New 2017 OSHA Slip, Trip, and Fall Rule
After 45 years of requirement revisions, proposals, and attempts to address occupational slip, trip, and fall hazards, the U.S. Occupational Safety and Health Administration (OSHA) has finalized a new rule that will impact around 112 million employees across all general industries. This rule applies to Walking-Working Surfaces standards and regulations, as well as personal fall protection systems. OSHA estimates the new rule will prevent at least 5,842 injuries and 29 deaths per year – a major achievement made possible with new technologies and safety methods.

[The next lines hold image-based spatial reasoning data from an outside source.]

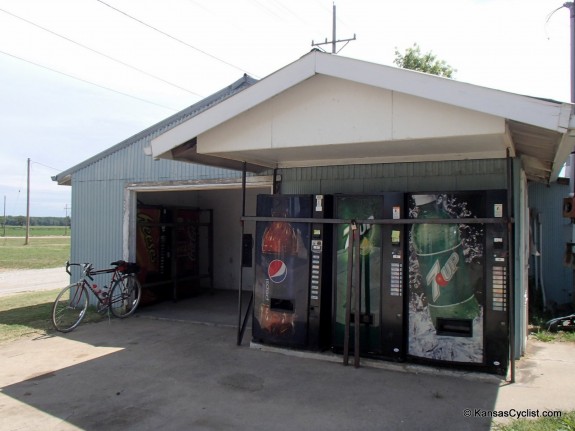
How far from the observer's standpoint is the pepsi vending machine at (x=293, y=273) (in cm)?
571

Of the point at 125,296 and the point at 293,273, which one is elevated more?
the point at 293,273

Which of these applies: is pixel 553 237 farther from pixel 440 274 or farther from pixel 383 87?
pixel 383 87

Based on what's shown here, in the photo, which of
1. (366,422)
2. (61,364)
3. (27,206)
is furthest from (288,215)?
(27,206)

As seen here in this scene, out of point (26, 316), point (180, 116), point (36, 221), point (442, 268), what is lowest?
point (26, 316)

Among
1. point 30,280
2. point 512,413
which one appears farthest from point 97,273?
point 30,280

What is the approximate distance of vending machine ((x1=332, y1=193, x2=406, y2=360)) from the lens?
5.29m

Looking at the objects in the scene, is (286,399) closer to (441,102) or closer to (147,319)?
(441,102)

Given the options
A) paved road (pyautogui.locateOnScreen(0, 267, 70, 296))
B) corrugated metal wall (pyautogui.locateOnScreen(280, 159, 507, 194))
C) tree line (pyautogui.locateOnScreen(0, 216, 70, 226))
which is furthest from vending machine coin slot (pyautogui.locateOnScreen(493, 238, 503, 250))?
tree line (pyautogui.locateOnScreen(0, 216, 70, 226))

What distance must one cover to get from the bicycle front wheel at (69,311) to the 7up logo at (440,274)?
5573 mm

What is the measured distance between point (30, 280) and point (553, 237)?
1531 cm

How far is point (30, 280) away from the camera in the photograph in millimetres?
15320

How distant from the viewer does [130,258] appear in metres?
8.93

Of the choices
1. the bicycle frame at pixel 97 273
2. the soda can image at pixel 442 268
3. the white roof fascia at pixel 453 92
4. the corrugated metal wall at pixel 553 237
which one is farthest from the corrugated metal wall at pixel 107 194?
the corrugated metal wall at pixel 553 237

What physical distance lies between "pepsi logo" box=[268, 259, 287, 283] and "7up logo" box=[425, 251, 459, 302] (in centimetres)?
175
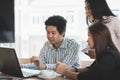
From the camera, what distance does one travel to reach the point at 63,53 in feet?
8.11

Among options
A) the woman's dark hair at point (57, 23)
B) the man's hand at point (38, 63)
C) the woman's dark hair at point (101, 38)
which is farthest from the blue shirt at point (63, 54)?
the woman's dark hair at point (101, 38)

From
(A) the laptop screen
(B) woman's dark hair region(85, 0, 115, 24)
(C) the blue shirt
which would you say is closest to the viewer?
(A) the laptop screen

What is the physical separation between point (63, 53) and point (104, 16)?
0.55 m

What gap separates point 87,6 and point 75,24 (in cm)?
102

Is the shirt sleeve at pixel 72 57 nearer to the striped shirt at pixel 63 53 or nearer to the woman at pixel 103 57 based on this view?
the striped shirt at pixel 63 53

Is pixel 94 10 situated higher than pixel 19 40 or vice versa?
pixel 94 10

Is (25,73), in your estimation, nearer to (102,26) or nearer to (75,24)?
(102,26)

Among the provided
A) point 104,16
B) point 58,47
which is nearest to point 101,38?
point 104,16

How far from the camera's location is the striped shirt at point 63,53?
242 centimetres

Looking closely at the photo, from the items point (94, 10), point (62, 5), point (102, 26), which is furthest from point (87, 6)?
point (62, 5)

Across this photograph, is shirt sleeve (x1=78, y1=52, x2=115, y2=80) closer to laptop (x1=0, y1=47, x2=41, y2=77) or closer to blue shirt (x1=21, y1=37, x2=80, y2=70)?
laptop (x1=0, y1=47, x2=41, y2=77)

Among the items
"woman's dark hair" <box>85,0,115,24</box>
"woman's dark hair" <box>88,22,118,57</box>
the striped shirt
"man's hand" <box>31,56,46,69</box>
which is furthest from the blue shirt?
"woman's dark hair" <box>88,22,118,57</box>

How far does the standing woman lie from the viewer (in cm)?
226

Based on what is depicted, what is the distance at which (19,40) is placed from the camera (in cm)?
346
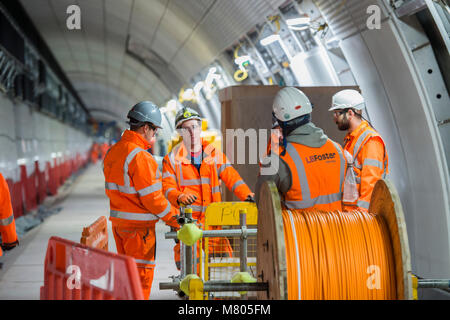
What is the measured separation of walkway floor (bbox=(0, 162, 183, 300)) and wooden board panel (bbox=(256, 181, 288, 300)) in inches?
128

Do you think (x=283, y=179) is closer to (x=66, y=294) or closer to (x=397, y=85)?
(x=66, y=294)

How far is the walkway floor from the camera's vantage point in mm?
7223

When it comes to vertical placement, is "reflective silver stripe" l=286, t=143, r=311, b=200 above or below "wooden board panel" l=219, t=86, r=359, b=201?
below

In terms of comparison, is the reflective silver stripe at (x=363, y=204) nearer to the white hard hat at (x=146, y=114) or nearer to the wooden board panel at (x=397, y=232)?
the wooden board panel at (x=397, y=232)

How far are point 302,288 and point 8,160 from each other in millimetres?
9736

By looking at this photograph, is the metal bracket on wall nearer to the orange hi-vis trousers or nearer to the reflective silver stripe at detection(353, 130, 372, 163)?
the reflective silver stripe at detection(353, 130, 372, 163)

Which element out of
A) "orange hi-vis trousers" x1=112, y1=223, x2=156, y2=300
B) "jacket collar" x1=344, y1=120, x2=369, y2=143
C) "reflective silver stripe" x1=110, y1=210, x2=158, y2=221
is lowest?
"orange hi-vis trousers" x1=112, y1=223, x2=156, y2=300

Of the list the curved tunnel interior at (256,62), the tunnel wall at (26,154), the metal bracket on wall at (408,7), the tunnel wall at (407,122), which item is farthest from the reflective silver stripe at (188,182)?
the tunnel wall at (26,154)

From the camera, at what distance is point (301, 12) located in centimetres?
921

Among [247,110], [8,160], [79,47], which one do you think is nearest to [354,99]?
[247,110]

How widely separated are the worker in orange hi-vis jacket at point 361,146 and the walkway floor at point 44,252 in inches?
96.6

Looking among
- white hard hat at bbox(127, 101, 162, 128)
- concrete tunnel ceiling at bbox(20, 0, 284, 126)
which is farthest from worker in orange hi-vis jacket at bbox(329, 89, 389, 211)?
concrete tunnel ceiling at bbox(20, 0, 284, 126)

What Does the New Rule Entail?
The main update in OSHA’s new slip, trip, and fall rule is an employer’s flexibility to decide which safety systems work best for certain operations. Currently, general industry employers must abide by specific standards and guidelines or face OSHA safety citations. After the new rule goes into effect on January 17, 2017, employers will have the freedom to select the optimal safety system for their specific operations out of a range of acceptable options. Employers can choose the fall protection system that works best for them, including personal fall protection.
Personal fall protection has been an option in the construction industry since 1994 but has not been available to general industry employers. The new OSHA rule will make personal fall protection systems a requirement for general industry employers. Personal fall systems use a harness on the worker’s body that minimizes stress to the body if a worker falls. OSHA’s current guidelines for personal fall protection systems limit a worker’s free fall to no more than six feet, significantly reducing the rate of serious injuries and fatalities relating to falls.
The new flexibility employers will enjoy thanks to the OSHA rule will allow them to tailor fall protection efforts according to the best interests of employees. Instead of following a one-size-fits-all plan, employers can choose the system that will best protect employees working from great heights.
Other Requirements of the New OSHA Rule
On top of the flexibility to choose a more personalized fall protection system, the new OSHA rule will also allow general industry employers to:
- Use rope descent systems as far as 300 feet above a lower level. A rope decent system is a typical type of safety equipment people use for high-rise window cleaning. This system allows workers to safely reach great heights and prevents landing shock injuries from quick descents.
- Prohibit workers from using body belts as part of a personal fall protection system. Body belts are a class 1 type of fall safety equipment and are not intended for protection from falls. Body belts restrain a person who is working from a hazardous position, helping to reduce falls. They do not prevent injuries if a worker does fall.
- Require employee training regarding fall safety equipment and personal fall protection. Employee training can significantly reduce the odds of a hazardous fall accident. When employees understand proper safety procedures to prevent injury when working from higher than six feet, they minimize their chances of serious or fatal fall injuries.
While the finalized rule does not affect current OSHA standards for the construction and agricultural industries, it is a positive step toward eliminating a major cause of death in general industries.
Protect Yourself as a Worker
As a worker in the general industry, it’s your responsibility to report your employer’s OSHA violations. If your employer disregards the new OSHA slip, trip, and fall rules after its start on January 17, 2017, it’s within your rights to report unsafe working conditions to OSHA. If you suffer an injury due to an employer’s neglect to follow OSHA rules, you may have grounds for a personal injury lawsuit. Protect your rights as a worker by understanding industry regulations, reporting violations, and speaking with an attorney about injuries.